Das verhält sich aber mit allen Künsten so: Literatur ist nicht „realistischer“ und deshalb besser, weil sie etwa sagt, was ist, und Phänomene schildert, die es so auch in der echten Welt außerhalb der Buchdeckel gibt. Allein schon die Zeitgestaltung: Im echten Leben läuft meistens alles hintereinander ab, im Buch dagegen gibt es Sprünge nach vorne, hinten und zur Seite. Und so viele bedeutungsschwangere Symbole wie in literarischen Texten kommen einem im echten Leben doch auch nicht unter. So viele Perspektivwechsel wie eine Filmkamera kann ein Mensch allein niemals leisten. Und überhaupt: Musik? Nichts an der Musik ist echt – sie verweist nur auf sich selbst. Sie kann an Vogelgezwitscher oder einen murmelnden Bach erinnern, aber sie tut nicht mehr. In Musik findet man keine Phänomene des Alltags.

Es gibt noch unzählige Beispiele mehr und niemand stört sich daran. Man kann daran denken, wenn man wieder einmal Zeuge wird, wie sich jemand süffisant über die Oper lustig macht. Das kann man ja, denn jeder darf ja sowieso alles, sofern er mir oder anderen nicht damit schadet. Kunst lässt sich immer schlecht in „gut“ oder „schlecht“ einordnen und der Alltag oder die Übereinstimmung mit ihm sind sowieso immer ein schlechter Maßstab.

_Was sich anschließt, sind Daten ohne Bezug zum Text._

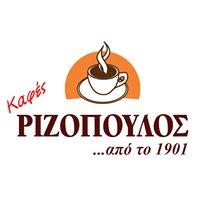 καφές ΡΙΖΟΠΟΥΛΟΣ
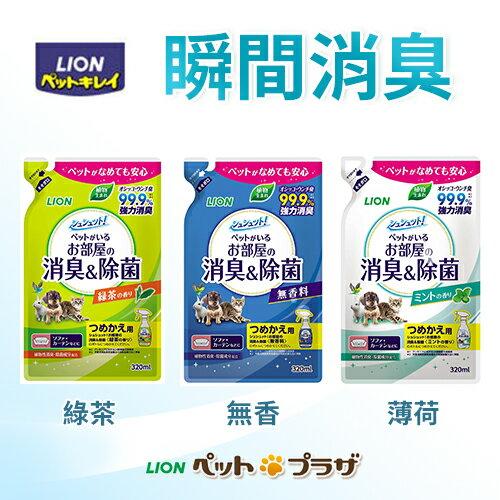 《日本LION》臭臭除瞬間消臭補充包-320ML環境專用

Kunst definiert sich eben dadurch, dass sie nicht normal ist, wie die echte äußere Welt. Wäre sie es schon, wäre sie ja Alltag. Und den haben wir ja schon – einfach so. So übertrieben dramatisch jeder Tod manchmal auch erscheint: Wer Oper mag, tut dies nicht trotz der blöden Sterbeszenen, sondern wegen. Aber vielleicht ist das Phänomen auch viel banaler und es handelt sich nur um bloße Prahlerei, die im Gewand des Bildungshasses daherkommt.